(Entries taken from a collection)
# # # # #
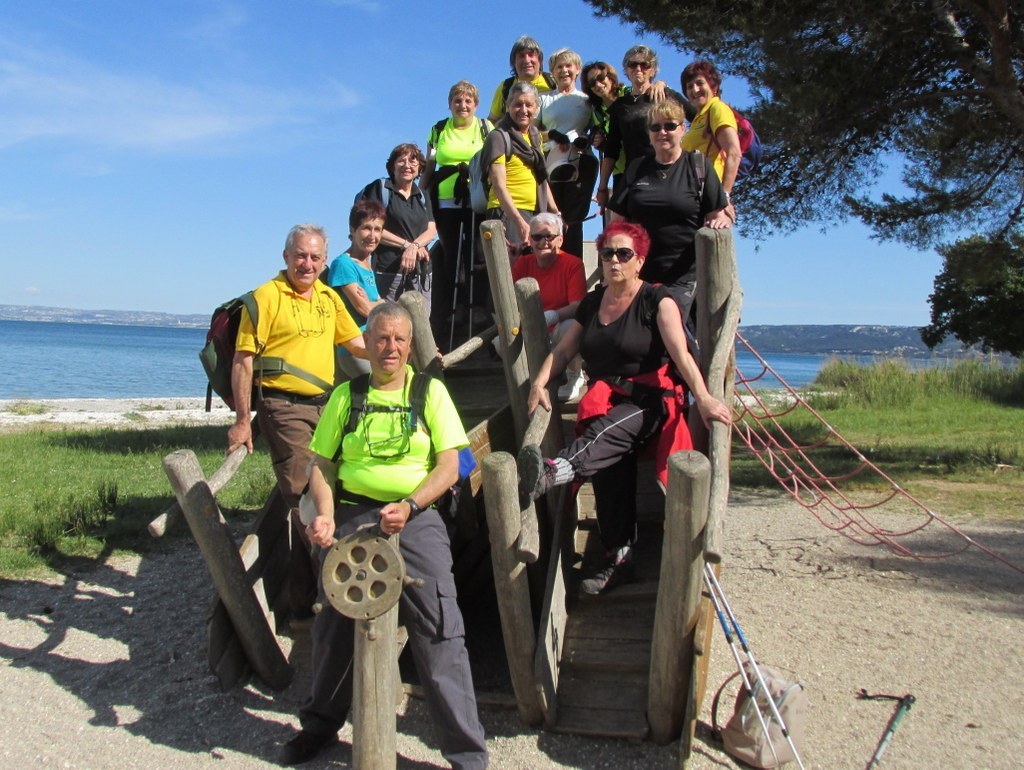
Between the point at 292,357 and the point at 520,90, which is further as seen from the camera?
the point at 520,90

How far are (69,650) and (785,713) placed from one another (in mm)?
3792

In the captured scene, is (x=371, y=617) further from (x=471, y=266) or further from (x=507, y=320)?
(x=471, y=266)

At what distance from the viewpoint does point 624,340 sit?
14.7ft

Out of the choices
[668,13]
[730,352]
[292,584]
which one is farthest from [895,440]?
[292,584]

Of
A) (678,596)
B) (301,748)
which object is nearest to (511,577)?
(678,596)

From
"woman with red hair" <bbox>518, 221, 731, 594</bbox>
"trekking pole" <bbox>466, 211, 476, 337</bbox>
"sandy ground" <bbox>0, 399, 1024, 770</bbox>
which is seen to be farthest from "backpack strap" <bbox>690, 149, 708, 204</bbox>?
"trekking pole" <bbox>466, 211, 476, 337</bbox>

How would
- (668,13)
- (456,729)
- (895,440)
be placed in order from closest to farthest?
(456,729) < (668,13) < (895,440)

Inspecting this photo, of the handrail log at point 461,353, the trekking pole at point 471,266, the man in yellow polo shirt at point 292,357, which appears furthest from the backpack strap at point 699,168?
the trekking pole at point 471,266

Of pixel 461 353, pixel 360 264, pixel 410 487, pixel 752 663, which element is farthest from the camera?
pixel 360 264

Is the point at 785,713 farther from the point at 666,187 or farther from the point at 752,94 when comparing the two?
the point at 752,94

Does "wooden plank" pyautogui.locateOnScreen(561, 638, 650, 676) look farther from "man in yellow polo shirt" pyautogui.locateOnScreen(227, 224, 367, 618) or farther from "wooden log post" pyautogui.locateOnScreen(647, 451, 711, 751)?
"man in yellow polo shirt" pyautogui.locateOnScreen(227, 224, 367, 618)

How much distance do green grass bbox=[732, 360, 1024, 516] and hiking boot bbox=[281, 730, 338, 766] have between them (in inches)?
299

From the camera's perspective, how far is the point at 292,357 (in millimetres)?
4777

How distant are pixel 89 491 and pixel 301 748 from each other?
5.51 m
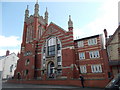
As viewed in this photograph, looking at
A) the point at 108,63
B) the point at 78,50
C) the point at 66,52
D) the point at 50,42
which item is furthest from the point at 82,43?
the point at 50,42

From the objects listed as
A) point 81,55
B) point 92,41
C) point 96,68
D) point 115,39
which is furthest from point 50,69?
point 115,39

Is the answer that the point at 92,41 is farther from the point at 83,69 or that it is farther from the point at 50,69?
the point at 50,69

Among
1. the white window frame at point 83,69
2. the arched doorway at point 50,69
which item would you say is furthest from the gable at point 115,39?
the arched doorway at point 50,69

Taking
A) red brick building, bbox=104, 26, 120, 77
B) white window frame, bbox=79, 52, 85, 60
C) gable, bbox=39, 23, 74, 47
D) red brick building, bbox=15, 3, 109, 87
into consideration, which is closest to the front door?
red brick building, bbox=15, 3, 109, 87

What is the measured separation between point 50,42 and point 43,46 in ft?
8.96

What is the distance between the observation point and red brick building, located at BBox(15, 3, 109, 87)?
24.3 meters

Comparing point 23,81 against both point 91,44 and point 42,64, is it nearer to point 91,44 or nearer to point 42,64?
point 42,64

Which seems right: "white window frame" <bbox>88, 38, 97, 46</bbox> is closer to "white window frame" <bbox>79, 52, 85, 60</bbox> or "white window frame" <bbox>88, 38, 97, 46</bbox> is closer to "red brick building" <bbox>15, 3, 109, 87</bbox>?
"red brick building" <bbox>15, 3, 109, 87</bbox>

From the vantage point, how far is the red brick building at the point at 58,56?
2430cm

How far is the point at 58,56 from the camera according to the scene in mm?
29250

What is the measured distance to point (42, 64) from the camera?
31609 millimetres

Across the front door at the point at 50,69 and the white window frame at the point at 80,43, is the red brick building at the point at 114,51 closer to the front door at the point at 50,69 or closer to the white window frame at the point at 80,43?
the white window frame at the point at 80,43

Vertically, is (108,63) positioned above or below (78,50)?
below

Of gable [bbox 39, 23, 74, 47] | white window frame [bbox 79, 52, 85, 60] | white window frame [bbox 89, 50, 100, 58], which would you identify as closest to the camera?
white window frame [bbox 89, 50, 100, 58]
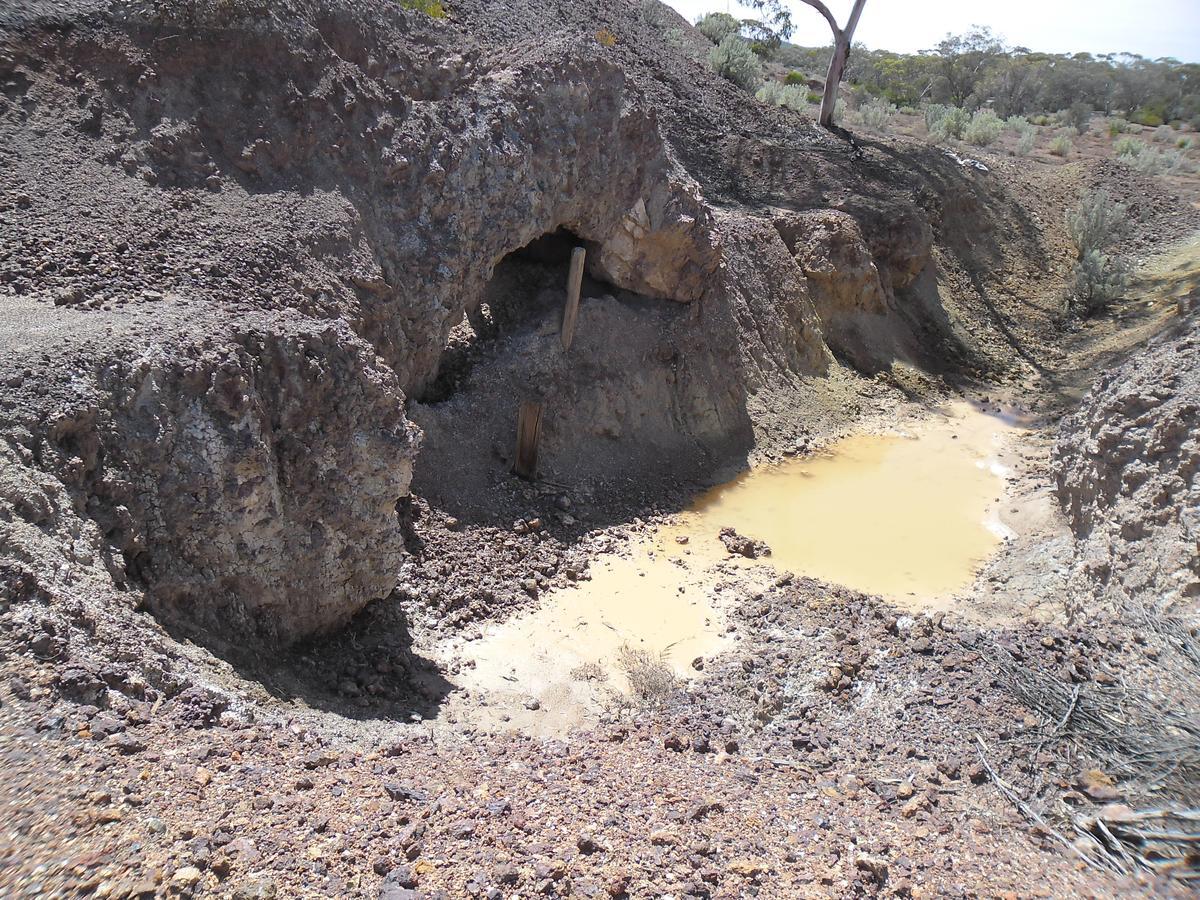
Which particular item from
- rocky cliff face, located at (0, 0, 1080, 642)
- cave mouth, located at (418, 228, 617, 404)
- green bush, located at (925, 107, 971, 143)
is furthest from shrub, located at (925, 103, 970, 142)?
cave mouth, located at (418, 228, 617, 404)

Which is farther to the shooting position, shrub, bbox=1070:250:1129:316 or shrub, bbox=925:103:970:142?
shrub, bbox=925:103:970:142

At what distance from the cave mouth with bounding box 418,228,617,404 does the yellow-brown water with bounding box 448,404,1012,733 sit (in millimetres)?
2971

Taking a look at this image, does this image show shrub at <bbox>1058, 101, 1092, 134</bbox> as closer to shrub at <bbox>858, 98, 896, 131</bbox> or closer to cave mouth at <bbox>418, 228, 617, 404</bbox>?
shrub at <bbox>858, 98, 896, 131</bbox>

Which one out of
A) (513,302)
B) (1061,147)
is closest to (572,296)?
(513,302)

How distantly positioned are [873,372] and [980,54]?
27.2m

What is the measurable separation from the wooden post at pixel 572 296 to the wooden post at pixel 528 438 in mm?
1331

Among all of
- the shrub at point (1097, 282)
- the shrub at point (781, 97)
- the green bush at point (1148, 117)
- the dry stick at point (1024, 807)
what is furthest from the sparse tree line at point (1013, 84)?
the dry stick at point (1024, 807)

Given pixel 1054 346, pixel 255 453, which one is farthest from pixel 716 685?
# # # # #
**EXERCISE DETAILS**. Give exactly the lines from the one with "Which particular item from" to the end of the entries, nothing before them.

**TASK RESULT**.
Which particular item from
- rocky cliff face, located at (0, 0, 1080, 642)
- cave mouth, located at (418, 228, 617, 404)
- green bush, located at (925, 107, 971, 143)
is furthest from shrub, located at (925, 103, 970, 142)?
cave mouth, located at (418, 228, 617, 404)

Which is farther to the shooting position, shrub, bbox=1070:250:1129:316 or shrub, bbox=925:103:970:142?
shrub, bbox=925:103:970:142

At what distance from the cave mouth with bounding box 418,228,617,404 does the yellow-brown water with bounding box 448,404,1012,733 sit (in millimetres)?
2971

Taking a look at this image, does this image show shrub at <bbox>1058, 101, 1092, 134</bbox> as closer to shrub at <bbox>858, 98, 896, 131</bbox> or closer to cave mouth at <bbox>418, 228, 617, 404</bbox>?
shrub at <bbox>858, 98, 896, 131</bbox>

Which one out of
A) (513,302)
B) (1061,147)
is closest to (572,296)?
(513,302)

How distantly positioned are [873,372] and [980,54]?
27.2m

What is the measurable separation from the wooden post at pixel 572 296 to the wooden post at pixel 528 438 in mm?
1331

Among all of
- the shrub at point (1097, 282)
- the shrub at point (781, 97)
- the green bush at point (1148, 117)
- the dry stick at point (1024, 807)
what is furthest from the sparse tree line at point (1013, 84)?
the dry stick at point (1024, 807)

Given pixel 1054 346, pixel 255 453, which one is farthest from pixel 716 685?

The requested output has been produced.